* [Excerpt to read]:

It is easy to create an impressive demonstration: upload a few PDFs, ask a question and receive a fluent answer. The real test begins when that answer helps prepare a legal file, qualify a tender or locate a contractual obligation.
In those settings, “the answer sounds plausible” is not an adequate acceptance criterion. People need to retrieve the source, understand why it was selected and know what the system failed to find.
Useful enterprise RAG is a research and evidence product. The language model is only one component.
1. Give every document a stable identity
A file, its OCR text, pages, index chunks and summaries are different representations of the same document. The system has to preserve their lineage.
For every source, I recommend storing at least:
- a stable identifier independent of the filename;
- document version, date and status;
- access rights and business scope;
- the link from each chunk to its page and original region;
- a file fingerprint to detect duplicates and changes.
Without this foundation, re-indexing can break citations, an obsolete version may appear current and two copies of one document may artificially reinforce an answer.
2. Treat layout as data
Extracting text is not enough. A table, footnote, repeated header or column can change meaning. OCR introduces its own failures: confused digits, merged words and incorrect reading order.
The pipeline should therefore keep the original, visual rendering, raw text and reconstructed structure separate. For important documents, retaining the coordinates of each block is useful. The interface can then open the exact page and highlight the excerpt that was used.
This stage is less spectacular than choosing a model. Yet it sets the quality ceiling for everything that follows.
3. Build chunks around meaning and evidence
Splitting every text at 500 characters is easy but rarely satisfactory. A good chunk is small enough to target and complete enough to remain understandable.

* [Tasks to carry out]:
a – Decide whether each statement agrees with the passage about enterprise RAG: (i) it recommends storing a file fingerprint, (ii) it calls splitting every text at 500 characters usually satisfactory, and (iii) it treats the language model as the only component. For each, give yes or no along with the deciding words quoted from the passage.
b – Transcribe the part of the passage about enterprise RAG that opens with the words containing "It is easy to" and closes with "a contractual obligation.".
c – Which failures does the passage about enterprise RAG say OCR introduces?

(Stored data)
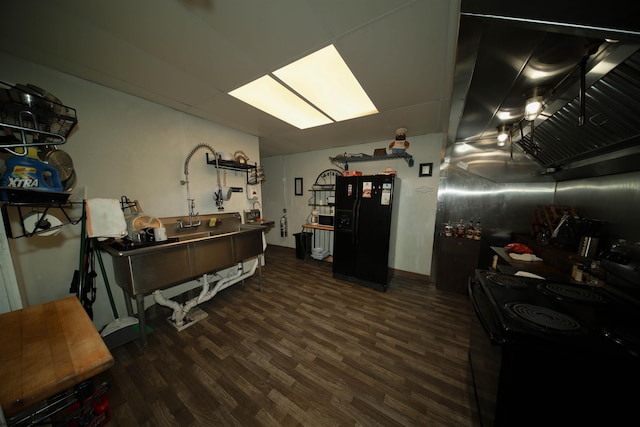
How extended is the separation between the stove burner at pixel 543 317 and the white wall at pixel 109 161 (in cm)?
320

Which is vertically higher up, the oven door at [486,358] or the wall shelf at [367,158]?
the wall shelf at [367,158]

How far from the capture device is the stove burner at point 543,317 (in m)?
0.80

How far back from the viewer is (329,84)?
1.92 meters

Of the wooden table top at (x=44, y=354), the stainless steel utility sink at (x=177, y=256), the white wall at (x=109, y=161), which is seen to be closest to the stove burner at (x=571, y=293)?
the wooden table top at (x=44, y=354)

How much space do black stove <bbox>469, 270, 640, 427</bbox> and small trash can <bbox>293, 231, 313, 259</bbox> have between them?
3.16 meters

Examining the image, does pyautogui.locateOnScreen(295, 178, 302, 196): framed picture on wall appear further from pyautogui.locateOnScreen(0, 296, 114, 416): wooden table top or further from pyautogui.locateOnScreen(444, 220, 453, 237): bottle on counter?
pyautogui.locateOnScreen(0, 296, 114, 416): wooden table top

* [Solutions for each task]:
a –
(i) Yes: "a file fingerprint to detect duplicates and changes."
(ii) No: "Splitting every text at 500 characters is easy but rarely satisfactory."
(iii) No: "The language model is only one component."

b –
It is easy to create an impressive demonstration: upload a few PDFs, ask a question and receive a fluent answer. The real test begins when that answer helps prepare a legal file, qualify a tender or locate a contractual obligation.

c – Confused digits, merged words and incorrect reading order.